**PROBLEM REQUIREMENTS**
From the entries below, please gather each line containing the string "text".

───

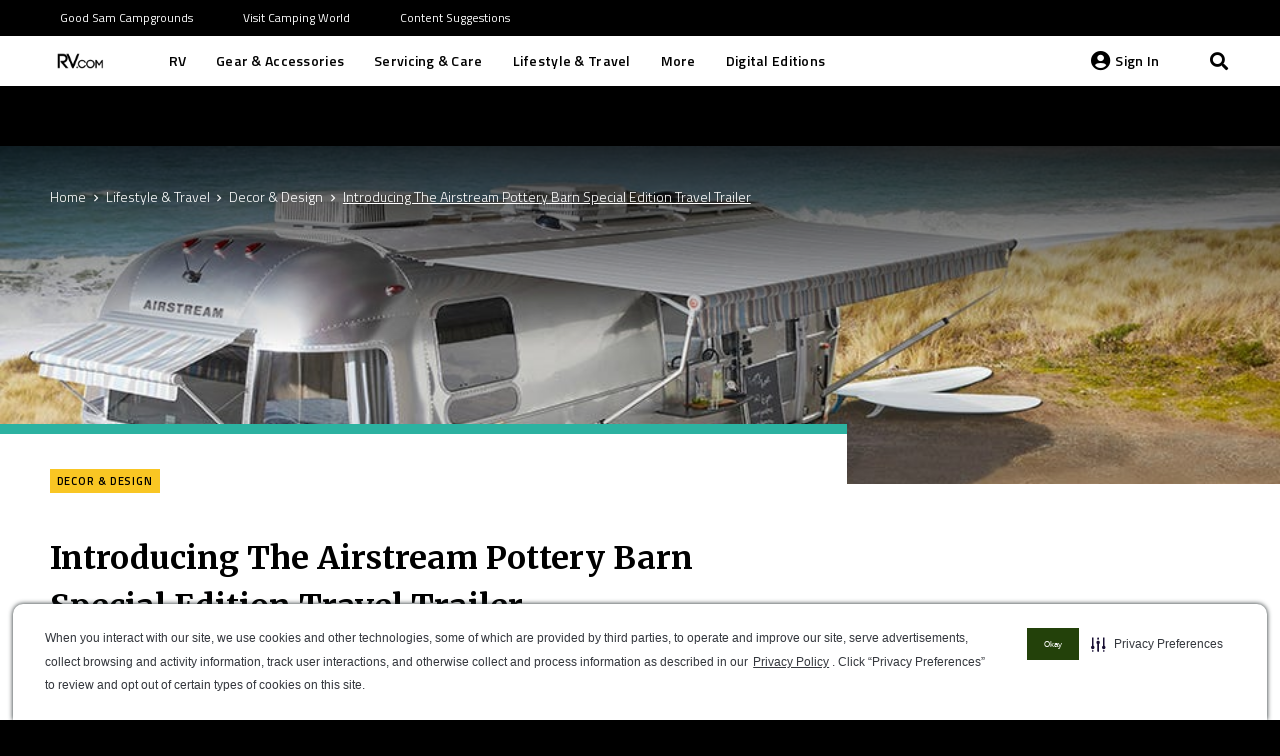

--- FILE ---
content_type: text/html; charset=utf-8
request_url: https://www.google.com/recaptcha/api2/aframe
body_size: -83
content:
<!DOCTYPE HTML><html><head><meta http-equiv="content-type" content="text/html; charset=UTF-8"></head><body><script nonce="9YSkBXYzupCp0uoURiBW0w">/** Anti-fraud and anti-abuse applications only. See google.com/recaptcha */ try{var clients={'sodar':'https://pagead2.googlesyndication.com/pagead/sodar?'};window.addEventListener("message",function(a){try{if(a.source===window.parent){var b=JSON.parse(a.data);var c=clients[b['id']];if(c){var d=document.createElement('img');d.src=c+b['params']+'&rc='+(localStorage.getItem("rc::a")?sessionStorage.getItem("rc::b"):"");window.document.body.appendChild(d);sessionStorage.setItem("rc::e",parseInt(sessionStorage.getItem("rc::e")||0)+1);localStorage.setItem("rc::h",'1768751919314');}}}catch(b){}});window.parent.postMessage("_grecaptcha_ready", "*");}catch(b){}</script></body></html>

───

**RESULT FOR THIS EXERCISE**
content_type: text/html; charset=utf-8
<!DOCTYPE HTML><html><head><meta http-equiv="content-type" content="text/html; charset=UTF-8"></head><body><script nonce="9YSkBXYzupCp0uoURiBW0w">/** Anti-fraud and anti-abuse applications only. See google.com/recaptcha */ try{var clients={'sodar':'https://pagead2.googlesyndication.com/pagead/sodar?'};window.addEventListener("message",function(a){try{if(a.source===window.parent){var b=JSON.parse(a.data);var c=clients[b['id']];if(c){var d=document.createElement('img');d.src=c+b['params']+'&rc='+(localStorage.getItem("rc::a")?sessionStorage.getItem("rc::b"):"");window.document.body.appendChild(d);sessionStorage.setItem("rc::e",parseInt(sessionStorage.getItem("rc::e")||0)+1);localStorage.setItem("rc::h",'1768751919314');}}}catch(b){}});window.parent.postMessage("_grecaptcha_ready", "*");}catch(b){}</script></body></html>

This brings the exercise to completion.